**EXERCISE DIRECTIONS:**
Every entry is to be transcribed as it stands. Images stay out.

Captioned web images:
○ ○ ○

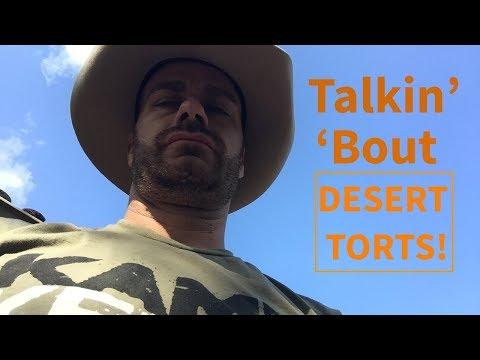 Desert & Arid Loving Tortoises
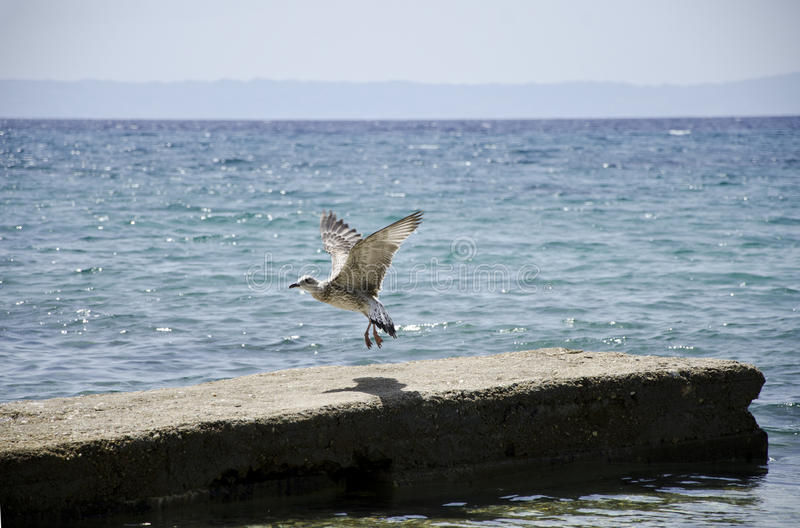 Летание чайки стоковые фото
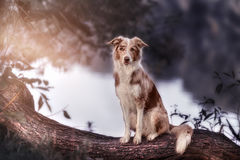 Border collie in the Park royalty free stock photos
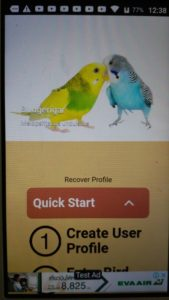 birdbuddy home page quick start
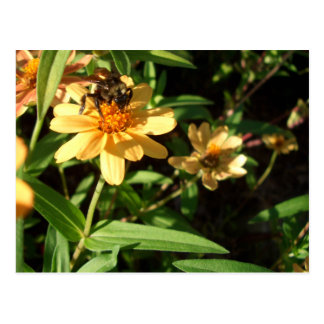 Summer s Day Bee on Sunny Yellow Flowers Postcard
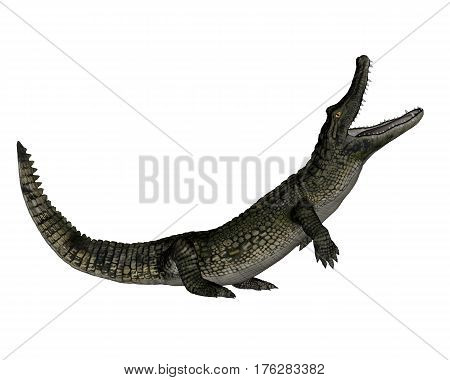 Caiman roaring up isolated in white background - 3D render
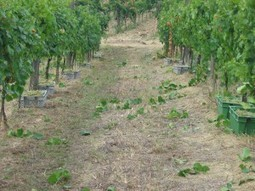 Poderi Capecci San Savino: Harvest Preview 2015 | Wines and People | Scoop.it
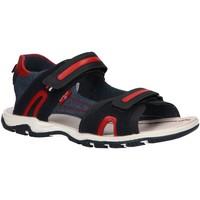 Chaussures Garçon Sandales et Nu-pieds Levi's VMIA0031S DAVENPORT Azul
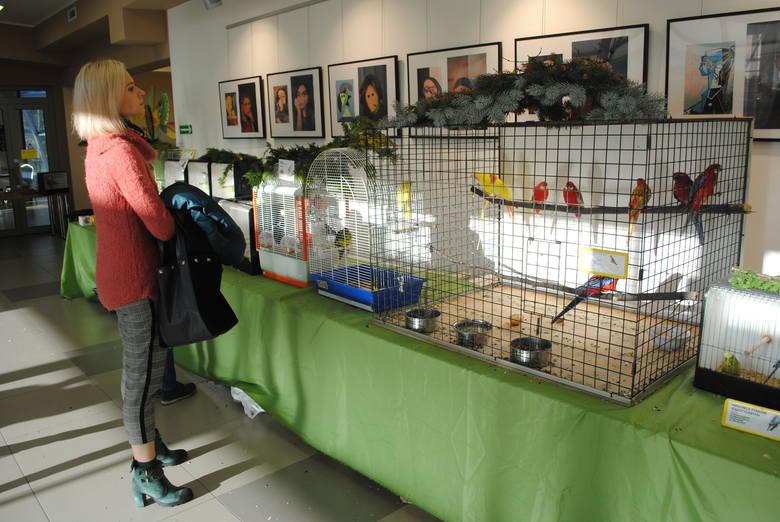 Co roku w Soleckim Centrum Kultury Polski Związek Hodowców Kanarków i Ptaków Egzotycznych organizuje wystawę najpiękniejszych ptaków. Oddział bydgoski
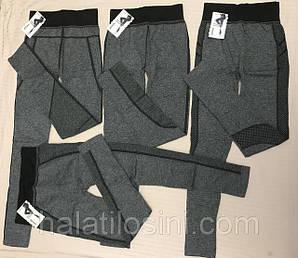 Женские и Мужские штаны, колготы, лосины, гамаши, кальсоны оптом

○ ○ ○

**SOLVED EXERCISE:**
 Desert & Arid Loving Tortoises
 Летание чайки стоковые фото
 Border collie in the Park royalty free stock photos
 birdbuddy home page quick start
 Summer s Day Bee on Sunny Yellow Flowers Postcard
 Caiman roaring up isolated in white background - 3D render
 Poderi Capecci San Savino: Harvest Preview 2015 | Wines and People | Scoop.it
 Chaussures Garçon Sandales et Nu-pieds Levi's VMIA0031S DAVENPORT Azul
 Co roku w Soleckim Centrum Kultury Polski Związek Hodowców Kanarków i Ptaków Egzotycznych organizuje wystawę najpiękniejszych ptaków. Oddział bydgoski
 Женские и Мужские штаны, колготы, лосины, гамаши, кальсоны оптом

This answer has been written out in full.